Маруся его жалела, а с возрастом вспоминала их «полёты» на шариках, отцовские роговые очки, за которыми вспыхивали весёлые солнечные глаза, как только он склонялся над воображаемым планом их путешествия. В процессе подготовки нашлись пробелы, они вместе подробно доделали схему, отец сверял все по каким-то старым картам, он даже составил список продуктов, лёгкой непромокаемой одежды, внимательно высчитал время, которое понадобится им после того, как они приземлятся и найдут нужную дорогу до первого посёлка. Маруся была в восторге от того, как здорово он знал местность Карельского перешейка, но однажды, когда она вечером поскреблась в его каморку-лабораторию, чтобы продолжить игру, то увидела в корзинке для бумаг обрывки их плана и карты. Отец на её удивленный возглас не обернулся и довольно сурово сказал, что отказался от перелёта, потому что чего-то недодумал и, по его расчетам, они все равно бы не долетели.
Она загрустила, но тогда у неё было много других забот, которые отвлекли её от игры.
Перед своим окончательным исчезновением он позвал её пройтись.
На продуваемой ветром набережной из старенького портфеля он вытащил тетрадку и сказал, что это его «дневник»; в нем много подробностей, впечатлений, особенно характеристики разных людей и встреч. При этом он смущенно хмыкнул и добавил: «…как знать, может, он тебе пригодится.
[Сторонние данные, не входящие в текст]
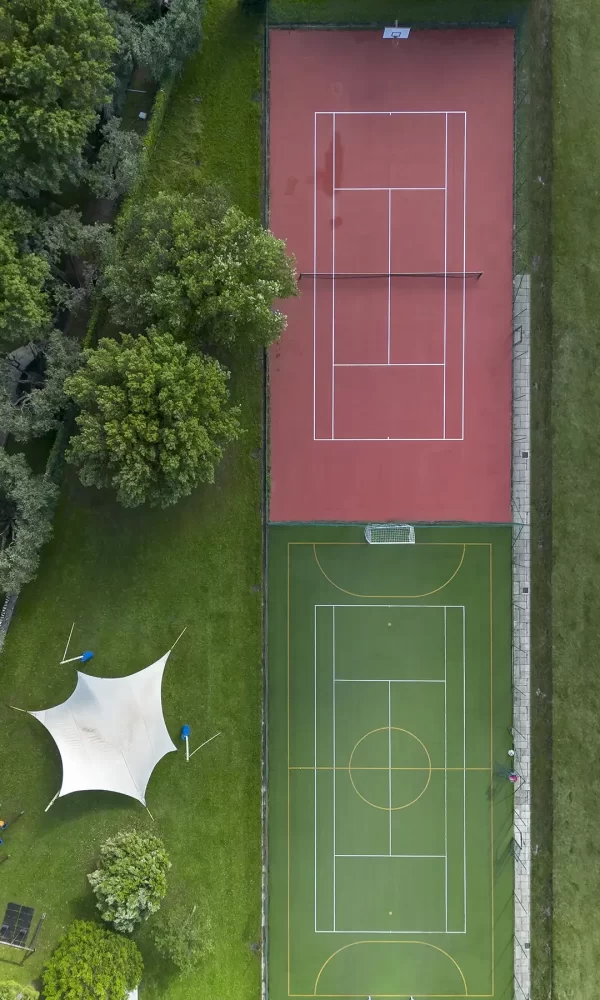 Luftaufnahme von zwei Sportplätzen, einem roten Tennisplatz und einem grünen Mehrzweckfeld, umgeben von Bäumen.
Пока я храню его у себя, но придет время, и ты его прочтёшь».
Вид у него был болезненный.
Любовь к отцу была её первой несчастной любовью, а когда он их бросил, она все чаще вспоминала их разговоры, плакала и думала, скучает ли он о ней.
Мать от скуки, а может, и от тогдашней моды, стала пописывать.
Стихов маминых почему-то никто не хотел печатать. «Новый мир» отказал, журнал «Юность» порекомендовал кое-что доработать. И выходило, что мама — поэтесса непонятая, талантливая, но не ко времени и, как объяснили ей друзья, что она «диссидентская поэтесса», а может быть, даже «внутренняя эмигрантка», и её могут понять только за границей.
Ей предложили с оказией переправить стихи во Францию.
Она недолго колебалась и согласилась, а чуть позже ей сны нашептали, что со своим мужем-вахлаком она погубит талант, который нельзя закапывать, талант нужно подпитывать, так что лучше всего действовать через именитых писателей, с одним она вскоре сошлась.
Это был первый побег матери из дома.
Она тогда исчезла на несколько недель. Отец после работы часами просиживал в каморке лаборатории, а на выходные собирал рюкзак и уезжал.
Сейчас уж трудно восстановить, когда у неё началось своего рода помутнение рассудка, желание всё бросить, бежать без оглядки, упиваться любовью, настоящей, последней, а потом вымаливать прощение у мужа, бить себя в грудь и казнить.
И он её прощал.
А Маруся умирала от жалости к отцу и ненависти к матери, которая прожигала свою истерзанную душу то на даче у известного писателя Н. в Переделкине, то в Москве, на квартире у поэта Е. Месяца через три, а иногда и раньше она, выброшенная за дверь законными женами, униженная и посрамленная, возвращалась в Ленинград.
Отец и это прощал.
Тогда-то и начался распад семьи, соскальзывание в пропасть, и никакие академические сетования бабушки и деда не помогали: «Позор, позор, ты хоть о нас подумай, ведь ты замужняя, у тебя дочь растёт…»
Потом отец окончательно исчез, и Маруся поняла, что он больше не вернётся.
В университете она расцвела, оттаяла душой, подружилась с интересными ребятами, вместе на «джем-сейшены», на вечера с Соснорой, первые джазклубы, споры о смысле жизни. Она часто вспоминала отца, он наверняка был бы рад за неё. После его окончательного ухода из семьи у Маруси долго сохранялось чувство, будто отрезали ей руку или ногу. Что он поехал искать в глуши, какую правду, от чего или от кого скрывался? Вопросы эти мучили её постоянно. Мать от прямого разговора увиливала, а дед с бабушкой локти кусали, потому что за последние годы он из никчемного зятя стал «кчемным», единственной опорой и спасением от материнских закидонов… А если он уехал не в Сибирь, а куда-нибудь дальше?